* _練習題目_
根據下方文本，在《蘭心大劇院》中飾演女主角於堇的是哪位演員？

* _文本_
《蘭心大劇院》:很婁燁,很不婁燁
《蘭心大劇院》在國內的正式公映,距離電影原本的定檔時間,已經過去近2年。在此期間,婁燁曾攜帶該片入圍多個國際電影節,但外媒的評價整體不高。
《蘭心大劇院》定檔海報。
此次國內公映,除了導演本人的號召力,《蘭心大劇院》受到關注也是因為它是婁燁的類型片首作。上映以來,影迷們對這部電影的評價依舊兩極,有人批評婁燁依舊婁燁,一貫的拍攝手法與視覺風格,卻少了真正的人物與內核,有人卻認為婁燁完成了對傳統諜戰片的解構與突破。
在本文作者看來,婁燁強勢的個人風格使得《蘭心大劇院》“陽奉陰違”了類型片的範式。比起懸念和槍戰,戲中戲的緊密交織形成敍事的主要特點。比起線性發展、埋下懸念後解決問題,《蘭心大劇院》更傾向於搭建一座充斥着身份疑雲的敍事迷宮,並憑藉最後的一幕,使於堇的故事成為了一條“銜尾的蛇”。
撰文 | 魏子薇
動機未明的少年維特
“期待愛的回報,不是愛的要求,而是一種虛榮。”
在《蘭心大劇院》的尾聲,法國間諜休伯特(帕斯卡爾·格雷戈裏飾)從已由日軍掌控的法租界飯店中走出,隨手將一本《少年維特之煩惱》扔進垃圾堆。攤開的扉頁上,就寫着尼采的親筆。
作為婁燁的類型片首作,《蘭心大劇院》比婁燁的兩部前作——改編自天涯網帖的《浮城謎事》和被嘲諷為狗血普法欄目劇的《風中有朵雨做的雲》——還具有更強的情節性。圍繞着多方的權力關係,心理戰和巷戰在黑白銀幕上輪番上演。飾演女主角於堇的鞏俐,甚至用矯健的身姿貢獻了長達十幾分鐘的槍戰戲,很難不讓人略有出戏地想到:“大吉大利,今晚吃雞”。

* _資料集記錄_

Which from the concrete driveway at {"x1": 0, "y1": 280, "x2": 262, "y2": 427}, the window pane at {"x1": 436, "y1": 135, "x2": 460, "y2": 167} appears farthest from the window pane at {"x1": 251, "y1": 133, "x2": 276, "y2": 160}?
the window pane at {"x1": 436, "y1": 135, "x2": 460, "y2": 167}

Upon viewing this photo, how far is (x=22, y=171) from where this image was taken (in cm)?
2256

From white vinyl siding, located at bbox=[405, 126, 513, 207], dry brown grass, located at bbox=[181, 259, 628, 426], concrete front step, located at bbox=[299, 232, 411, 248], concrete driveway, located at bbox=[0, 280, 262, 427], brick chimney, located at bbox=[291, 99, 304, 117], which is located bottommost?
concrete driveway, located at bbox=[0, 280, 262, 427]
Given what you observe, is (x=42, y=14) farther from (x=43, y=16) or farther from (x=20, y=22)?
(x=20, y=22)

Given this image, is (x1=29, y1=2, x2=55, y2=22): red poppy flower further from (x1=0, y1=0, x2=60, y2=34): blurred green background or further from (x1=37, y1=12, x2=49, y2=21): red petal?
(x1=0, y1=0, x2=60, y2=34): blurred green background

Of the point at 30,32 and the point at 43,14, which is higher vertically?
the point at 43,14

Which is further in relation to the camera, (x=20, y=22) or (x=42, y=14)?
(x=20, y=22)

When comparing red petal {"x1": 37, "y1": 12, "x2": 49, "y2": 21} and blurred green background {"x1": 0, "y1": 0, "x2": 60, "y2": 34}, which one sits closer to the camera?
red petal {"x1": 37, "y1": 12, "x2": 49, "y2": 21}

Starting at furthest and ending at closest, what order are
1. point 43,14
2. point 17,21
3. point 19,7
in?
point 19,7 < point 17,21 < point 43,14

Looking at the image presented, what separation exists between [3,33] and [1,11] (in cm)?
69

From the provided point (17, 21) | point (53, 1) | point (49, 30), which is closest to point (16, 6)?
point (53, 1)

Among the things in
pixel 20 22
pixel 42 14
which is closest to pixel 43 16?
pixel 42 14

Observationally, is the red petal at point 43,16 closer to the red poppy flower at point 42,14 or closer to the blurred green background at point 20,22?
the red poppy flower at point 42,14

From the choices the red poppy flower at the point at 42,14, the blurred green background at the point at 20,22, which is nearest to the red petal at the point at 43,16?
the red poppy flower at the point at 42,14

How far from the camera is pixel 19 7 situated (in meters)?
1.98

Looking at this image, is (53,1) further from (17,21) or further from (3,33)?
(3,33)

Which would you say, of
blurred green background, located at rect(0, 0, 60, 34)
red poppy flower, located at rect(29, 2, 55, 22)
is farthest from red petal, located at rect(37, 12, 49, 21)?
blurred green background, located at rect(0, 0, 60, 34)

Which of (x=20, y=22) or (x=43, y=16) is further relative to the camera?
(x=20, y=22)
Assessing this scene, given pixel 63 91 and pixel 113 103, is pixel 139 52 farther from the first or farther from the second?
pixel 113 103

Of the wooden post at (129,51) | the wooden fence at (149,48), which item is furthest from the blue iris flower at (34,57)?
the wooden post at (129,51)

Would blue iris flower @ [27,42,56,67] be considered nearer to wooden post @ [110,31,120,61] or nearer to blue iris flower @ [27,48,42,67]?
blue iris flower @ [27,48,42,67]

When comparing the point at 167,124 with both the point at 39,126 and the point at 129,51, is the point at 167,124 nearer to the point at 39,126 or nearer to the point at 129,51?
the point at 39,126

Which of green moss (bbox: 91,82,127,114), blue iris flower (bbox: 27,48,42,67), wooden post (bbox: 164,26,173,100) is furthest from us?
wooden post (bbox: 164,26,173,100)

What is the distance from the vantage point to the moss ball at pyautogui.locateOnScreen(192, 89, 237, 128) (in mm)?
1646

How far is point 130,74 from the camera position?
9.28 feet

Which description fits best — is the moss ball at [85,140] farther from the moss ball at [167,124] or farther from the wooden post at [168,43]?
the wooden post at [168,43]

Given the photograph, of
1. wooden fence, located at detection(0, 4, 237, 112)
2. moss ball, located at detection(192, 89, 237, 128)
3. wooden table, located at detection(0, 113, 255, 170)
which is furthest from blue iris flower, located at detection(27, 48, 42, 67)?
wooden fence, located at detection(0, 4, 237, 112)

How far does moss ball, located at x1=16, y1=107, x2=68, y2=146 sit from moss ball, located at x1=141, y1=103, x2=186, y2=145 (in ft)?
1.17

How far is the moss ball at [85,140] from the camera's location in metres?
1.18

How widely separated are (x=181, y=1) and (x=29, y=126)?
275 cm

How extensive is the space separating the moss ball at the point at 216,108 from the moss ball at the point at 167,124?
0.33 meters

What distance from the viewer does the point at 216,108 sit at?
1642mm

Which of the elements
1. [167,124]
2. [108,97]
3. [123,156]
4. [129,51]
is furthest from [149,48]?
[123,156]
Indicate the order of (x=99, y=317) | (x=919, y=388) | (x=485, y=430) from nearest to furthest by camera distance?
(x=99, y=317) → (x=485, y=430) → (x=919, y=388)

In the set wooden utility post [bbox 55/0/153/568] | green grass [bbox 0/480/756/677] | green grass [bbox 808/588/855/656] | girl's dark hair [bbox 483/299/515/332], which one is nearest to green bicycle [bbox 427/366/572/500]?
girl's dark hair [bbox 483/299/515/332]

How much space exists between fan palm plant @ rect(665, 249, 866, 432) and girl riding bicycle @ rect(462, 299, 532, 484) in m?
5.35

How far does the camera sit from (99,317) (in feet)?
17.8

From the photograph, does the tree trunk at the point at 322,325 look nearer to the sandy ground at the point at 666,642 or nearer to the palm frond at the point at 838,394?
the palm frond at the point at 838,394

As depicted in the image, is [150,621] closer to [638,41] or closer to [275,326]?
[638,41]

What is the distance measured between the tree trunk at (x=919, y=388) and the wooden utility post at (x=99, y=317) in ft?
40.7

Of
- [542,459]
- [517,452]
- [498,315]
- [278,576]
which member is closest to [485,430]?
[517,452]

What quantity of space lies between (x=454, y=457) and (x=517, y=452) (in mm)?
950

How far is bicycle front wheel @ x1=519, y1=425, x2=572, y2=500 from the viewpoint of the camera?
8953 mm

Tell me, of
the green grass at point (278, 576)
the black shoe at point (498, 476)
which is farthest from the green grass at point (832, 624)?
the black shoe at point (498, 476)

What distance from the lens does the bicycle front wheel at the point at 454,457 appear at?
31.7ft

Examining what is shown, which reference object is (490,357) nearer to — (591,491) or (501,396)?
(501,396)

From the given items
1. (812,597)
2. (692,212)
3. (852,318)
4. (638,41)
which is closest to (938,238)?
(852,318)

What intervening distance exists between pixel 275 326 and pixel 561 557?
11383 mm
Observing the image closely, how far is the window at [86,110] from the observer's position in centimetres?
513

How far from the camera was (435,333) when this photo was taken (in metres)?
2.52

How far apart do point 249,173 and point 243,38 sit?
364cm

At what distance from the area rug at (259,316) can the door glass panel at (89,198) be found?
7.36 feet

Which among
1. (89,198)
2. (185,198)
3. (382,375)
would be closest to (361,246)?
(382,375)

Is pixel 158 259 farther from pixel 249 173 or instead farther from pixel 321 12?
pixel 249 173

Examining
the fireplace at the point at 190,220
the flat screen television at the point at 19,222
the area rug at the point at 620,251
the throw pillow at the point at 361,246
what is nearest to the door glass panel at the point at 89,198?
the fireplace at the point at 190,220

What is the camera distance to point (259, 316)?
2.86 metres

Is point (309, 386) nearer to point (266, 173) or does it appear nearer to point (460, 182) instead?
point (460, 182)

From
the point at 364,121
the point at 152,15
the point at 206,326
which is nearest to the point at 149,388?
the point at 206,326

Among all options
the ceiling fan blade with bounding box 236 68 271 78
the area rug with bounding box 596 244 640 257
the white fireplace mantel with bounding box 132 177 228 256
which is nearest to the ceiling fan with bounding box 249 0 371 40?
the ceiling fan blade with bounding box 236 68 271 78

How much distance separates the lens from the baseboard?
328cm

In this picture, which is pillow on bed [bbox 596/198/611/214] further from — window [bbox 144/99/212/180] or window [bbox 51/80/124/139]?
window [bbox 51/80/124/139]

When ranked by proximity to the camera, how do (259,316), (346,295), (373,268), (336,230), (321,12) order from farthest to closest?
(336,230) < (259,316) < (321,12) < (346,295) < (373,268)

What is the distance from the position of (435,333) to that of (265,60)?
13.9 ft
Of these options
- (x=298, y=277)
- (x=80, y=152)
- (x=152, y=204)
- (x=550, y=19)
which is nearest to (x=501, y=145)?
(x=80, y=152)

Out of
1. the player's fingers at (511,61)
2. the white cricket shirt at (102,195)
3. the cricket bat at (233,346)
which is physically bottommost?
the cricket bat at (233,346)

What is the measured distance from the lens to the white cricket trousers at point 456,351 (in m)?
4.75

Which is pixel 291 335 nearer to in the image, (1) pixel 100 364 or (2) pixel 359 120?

* _練習答案_
鞏俐。